Cabinet approves farm reallocation, downsizing
The Herald
Herald Reporters
Cabinet yesterday approved the first clean-up of land allocations as a result of the ongoing farm audit, with reallocation of 24 farms under multiple farm-ownership and 367 abandoned or vacant farms, and downsizing of 71 farms to the maximum permitted size for their ecological region.
Information, Publicity and Broadcasting Services Minister Senator Monica Mutsvangwa said the farms will be reallocated to deserving applicants while the issue of tenure documents will be speeded up.
Speaking after the Cabinet meeting yesterday, she said Cabinet adopted a report from Lands, Agriculture, Water and Rural Resettlement Minister Perrance Shiri of the first phase of the comprehensive national agriculture land audit covering 18 646 farms, representing six percent of 300 000 to be audited.
“Arising from today’s presentation, the following key decisions were made: that the issuance of tenure documents will be expedited, that married beneficiaries will be given joint tenure documents to protect spouses on land ownership, that the 255 abandoned land units and 112 vacant land units will be re-allocated to deserving applicants, that 24 farms under multiple farm ownership will be withdrawn and re-allocated to deserving applicants, that the 71 identified farms exceeding the maximum gazetted sizes will be downsized,” said Minister Mutsvangwa.
“Allocation of land will be in line with the gazetted policy quotas with respect to war veterans, women, youths and people living with disabilities.”
She said the second phase of the audit, covering 38 000 farms had already been undertaken, and the report on required action will soon be presented. The third phase will cover 242 000 farms.
Responding to questions, Minister Shiri said there was an overwhelming demand for land running into tens of thousands applicants.
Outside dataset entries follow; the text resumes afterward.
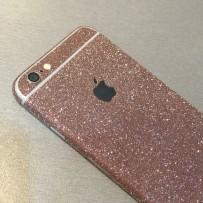 "Защитная, противоскользящая пленка ""Magic sticker"" для iPhone 6 PLUS/6s PLUS, розовое золото"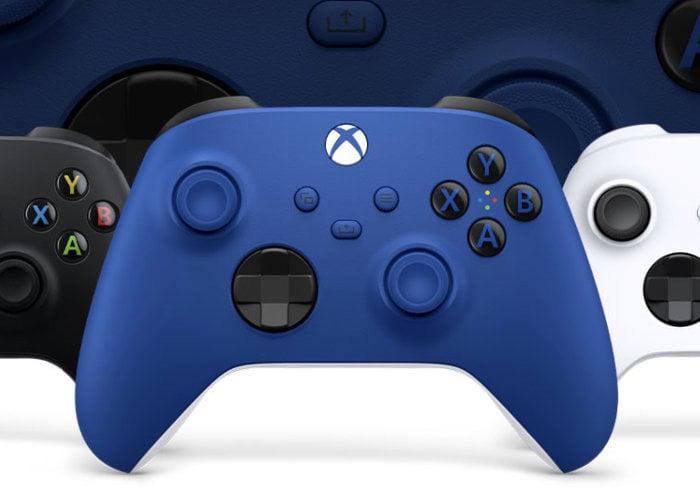 Xbox Series X wireless controllers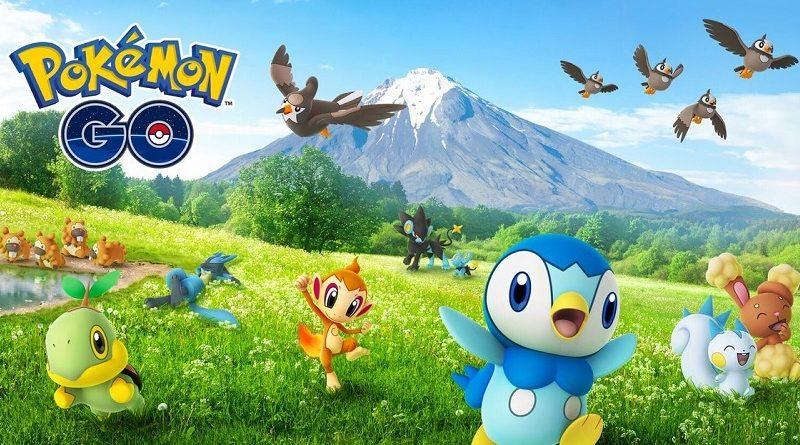 Veja quais são os 24 primeiros Pokémon da 4ª geração que você já pode capturar em Pokémon GO
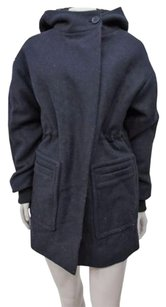 BCBGMAXAZRIA Ryder Hooded Winter Pea Wool Blend Pea Coat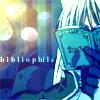 threnody_drayce userpic
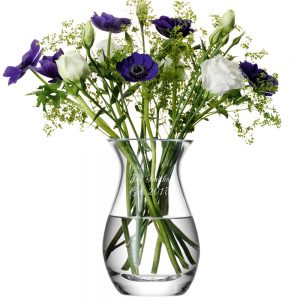 Personalised Vases - LSA International Posy Vase with Personal Message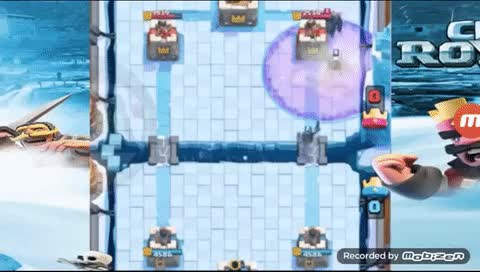 Watch and share Clash Royale First Look: Graveyard | GIFs on Gfycat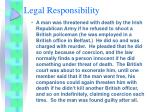 legal responsibility11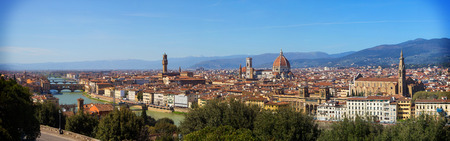 michelangelo: The City of Florence seen from Michelangelo Square Stock Photo
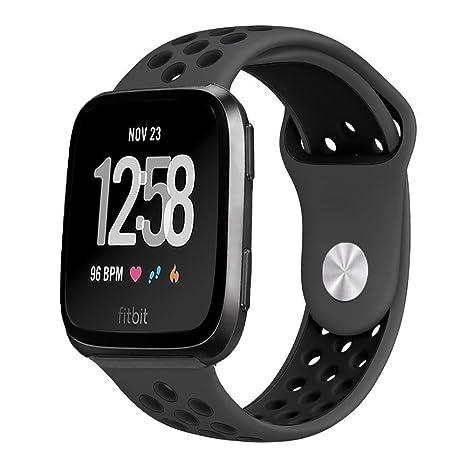 BarRan reg; Fitbit Versa Correa, Soft Silicona Estilo Deportivo Reemplazo para Fitbit Versa Smartwatch
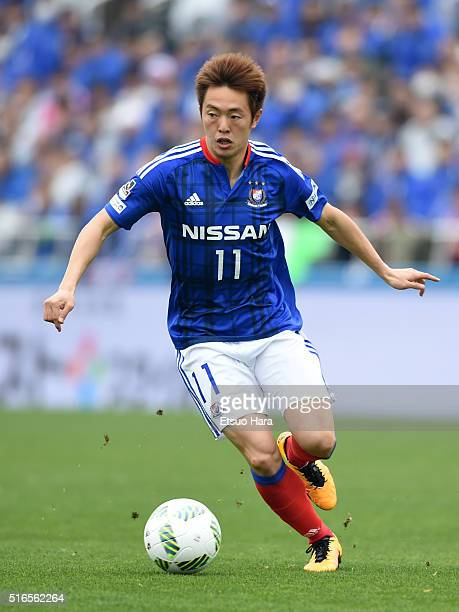 Manabu Saito of Yokohama FMarinos in action during the JLeague match between Yokohama FMarinos and Sagan Tosu at the Nippatsu Mitsuzawa Stadium on...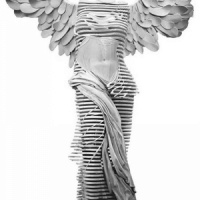La bellezza della vittoria nella Nike di Francesco Rubino - Palazzo della Gran Guardia di Verona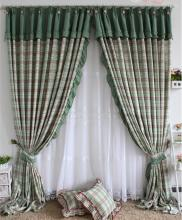 Green Country Red Plaid Cotton Sweet Thermal Curtains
His ministry would stick to the maximum farm sizes and any variation would be done judiciously to maintain productivity.
“We are aware that there are highly productive farms which if disrupted will not augur well for the economy,” said Minister Shiri.
Any allocation beyond the maximum permitted size would be by lease and that this would not be a right but a privilege.
Under the limits set as Government policy, farms in natural region one, generally specialist farming areas in the Eastern Highlands, should not exceed 250ha; those in region two, the well-watered northern highveld areas, are limited to a maximum of 500ha; farms in region three, largely less well-watered than region two, should be limited to 700ha; region four farms, mostly in livestock production areas, should be at most 1 000ha; and natural region five farms, usually ranches, should not go beyond 2 000ha.
He said the demand for land among Zimbabweans at home and in the diaspora was overwhelming.
Minister Shiri said Government would continue to engage banks on the bankability of 99 year leases, so that these could be used for security for loans. He accused banks of reneging on agreed positions, saying Government felt that it was high time for it to engage shareholders of the financial institutions.
Minister Shiri said an opinion sought from the World Bank indicated that the lease agreements were bankable.
In her brief, Minister Mutsvangwa said Cabinet approved the 2020 winter maize production programme targeting 4 000 hectares to cut imports and ensure adequate stocks.
“A cost-benefit analysis of the programme reveals that it will result in substantial savings in comparison to importing the same amount of maize. Other benefits of the programme include, maximisation of land use, ensuring food supply sufficiency as most countries are not likely to export due to the Covid-19 pandemic, employment creation for locals along the whole value chain of maize production, and reduction of the burden of support on Treasury since the programme is run on a cost-recovery basis,” said Minister Mutsvangwa.